Inverness Sheriff Court – Appeal Hearing, 24th March 2009

We are currently awaiting the decision of the Sheriff Principal in an appeal against the interim judgement in this case. The Cairngorms National Park Authority (CNPA) had served a notice under section 14 of the Land Reform (Scotland) Act 2003 requiring the Aviemore Highland Resort (AHR) to remove a fence and hedge which blocked access between the Resort and the centre of Aviemore. The interim judgement had indicated that, although the obstructions had been in place before the 2003 Act came into force, they were continuing obstructions which could be the subject of a valid section 14 notice. This would not be retrospective operation of the Act. This was only an interim judgement because the Sheriff said that there should be a further hearing on whether the obstructions had been put in place for justifiable land management reasons.

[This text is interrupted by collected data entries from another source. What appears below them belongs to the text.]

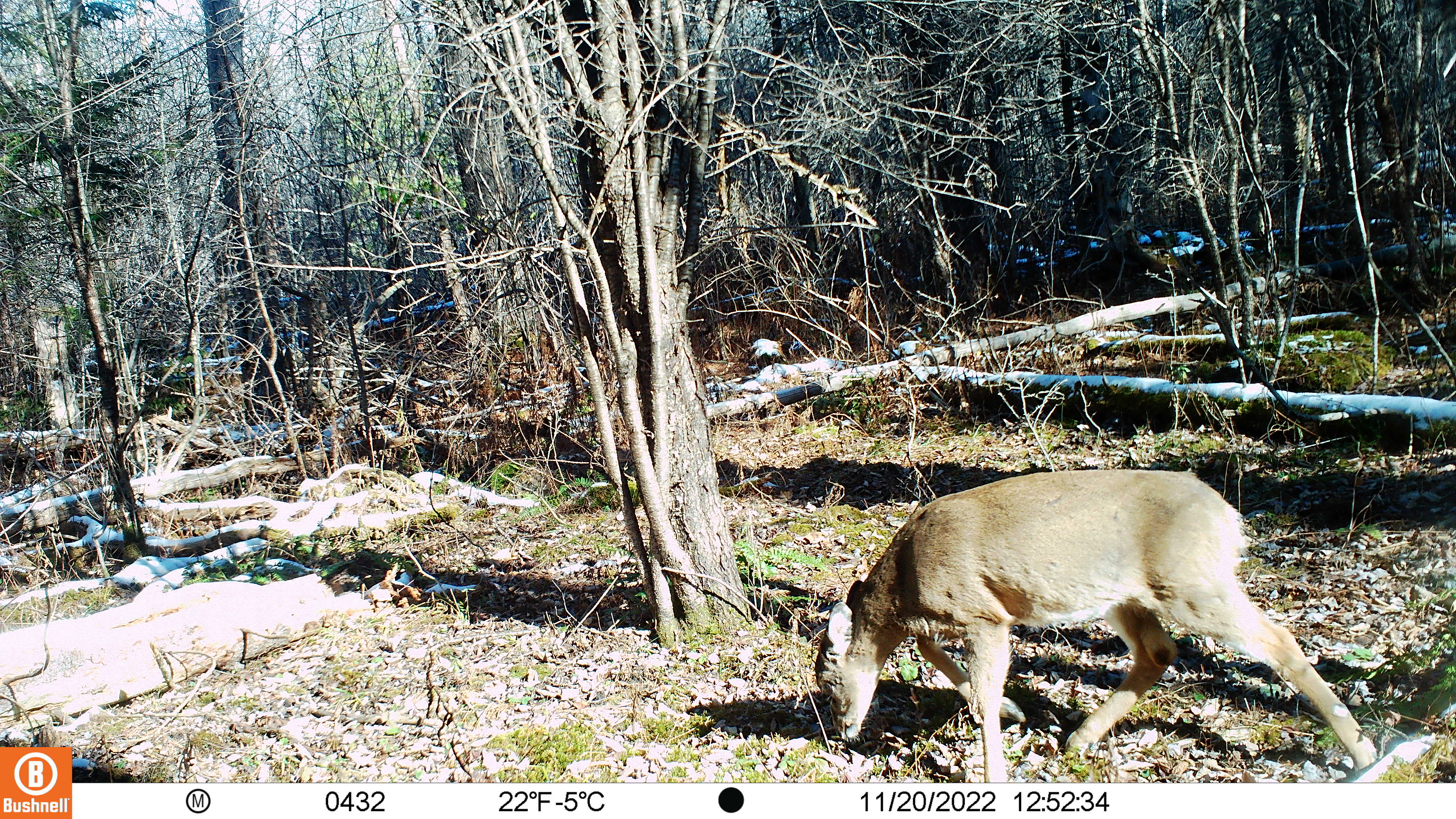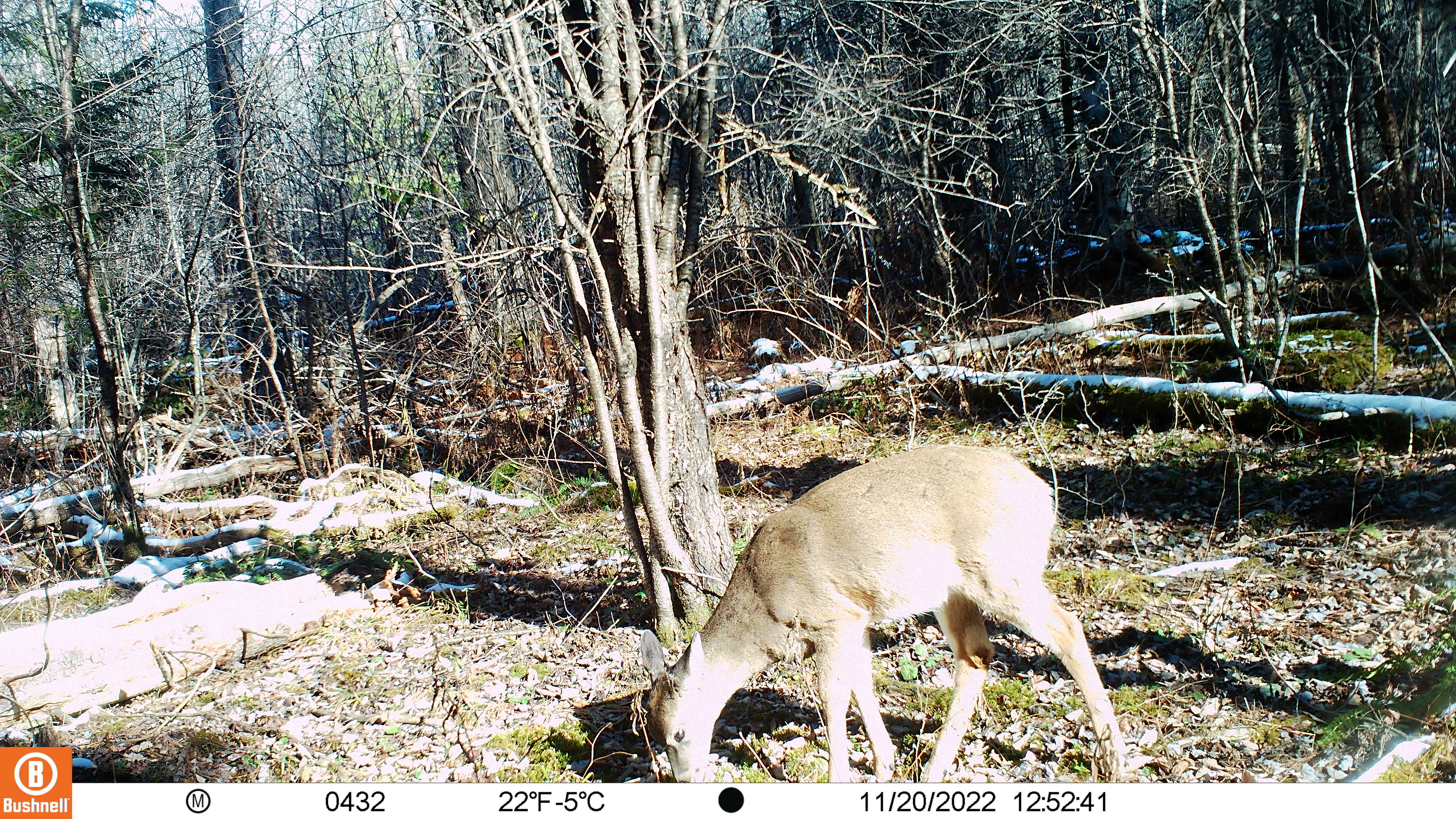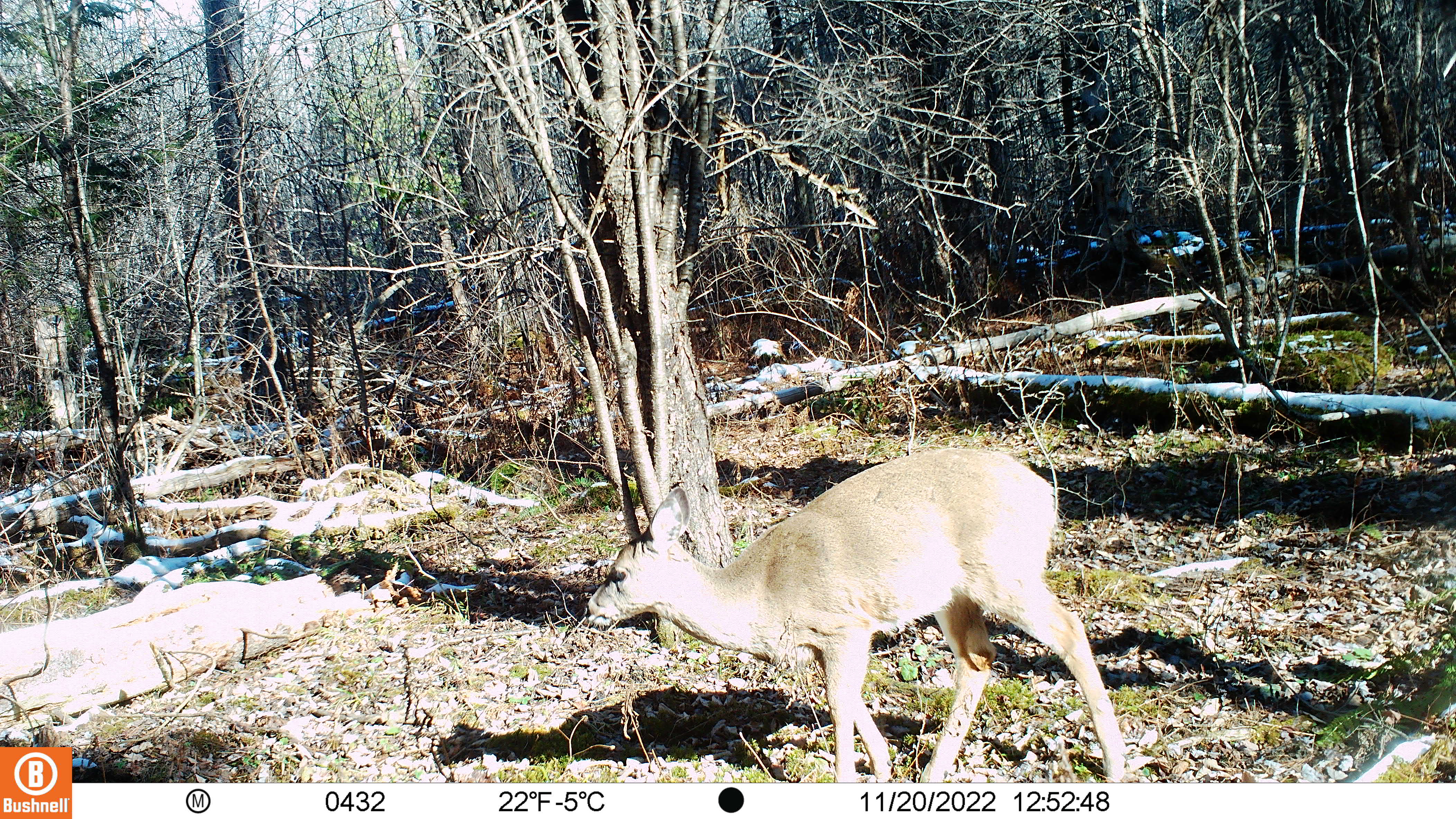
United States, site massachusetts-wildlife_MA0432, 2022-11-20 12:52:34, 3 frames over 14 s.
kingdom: Animalia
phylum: Chordata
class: Mammalia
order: Artiodactyla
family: Cervidae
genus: Odocoileus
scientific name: Odocoileus virginianus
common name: white-tailed deer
White-tailed deer (Odocoileus virginianus).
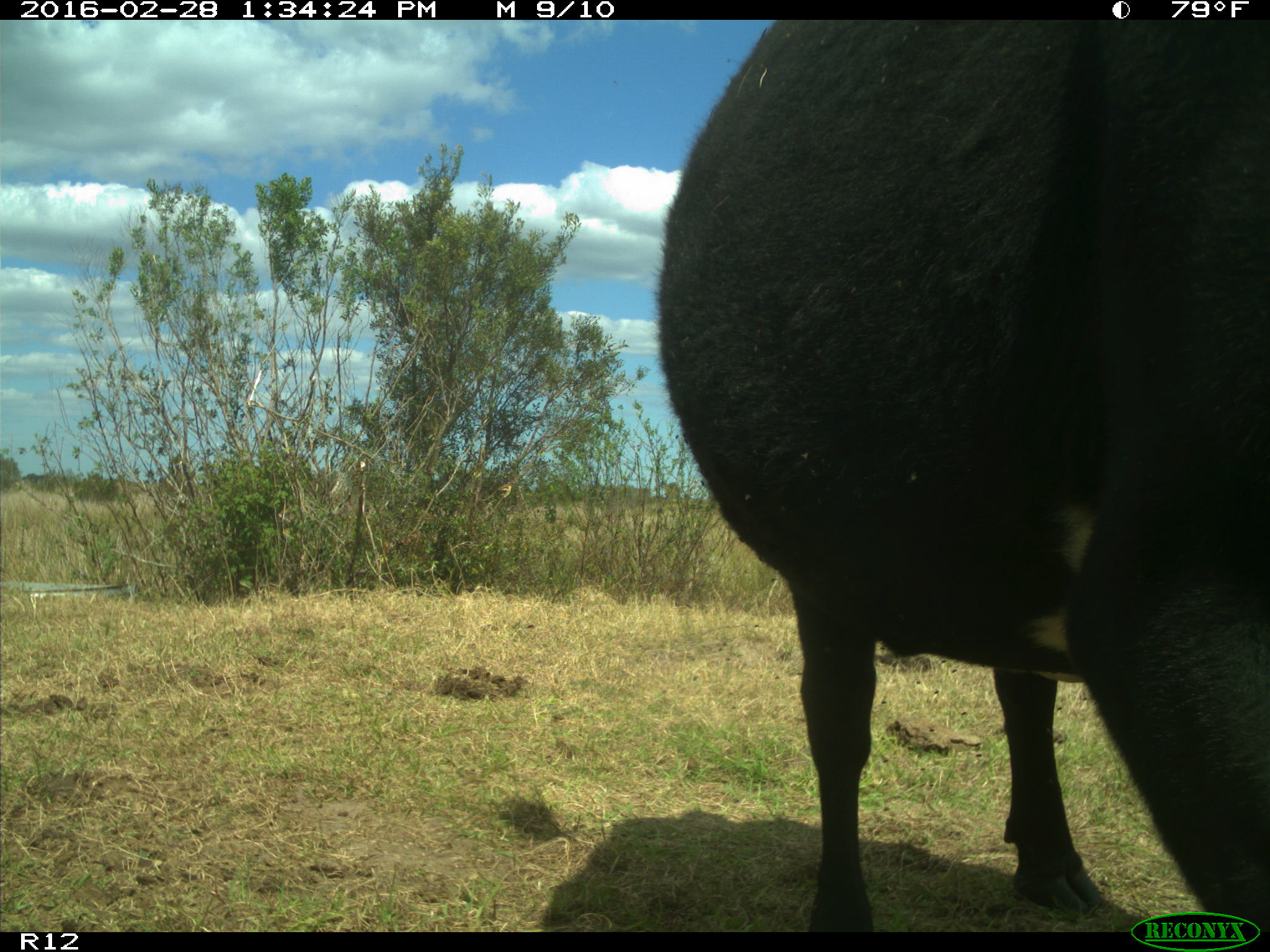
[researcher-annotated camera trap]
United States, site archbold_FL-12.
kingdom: Animalia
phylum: Chordata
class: Mammalia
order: Artiodactyla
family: Bovidae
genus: Bos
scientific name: Bos taurus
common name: domestic cow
Bos taurus (domestic cow).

AHR appealed on the basis that a section 14 notice could not be served in relation to works or actions or omissions entirely prior to the 2003 Act coming into force. It was not valid to argue that obstructions had continuing effect after the Act came into force. The Act should only apply to acts carried out after it came into force. There had been no concept of access rights before the Act, and there could have been no obstruction before that date.


It was argued for CNPA that the section 14 notice had been served in relation to a state of affairs that was existing at the date of the service of the notice. The date that the obstruction had first been put in place was not important. The test was whether the obstruction was in place at the date of service of the notice, and whether such obstruction was to prevent or deter access rights. When deciding whether to serve a notice, the access authority does not have to consider the date when the obstruction was first put in place, but only whether there is an obstruction on the date of the notice.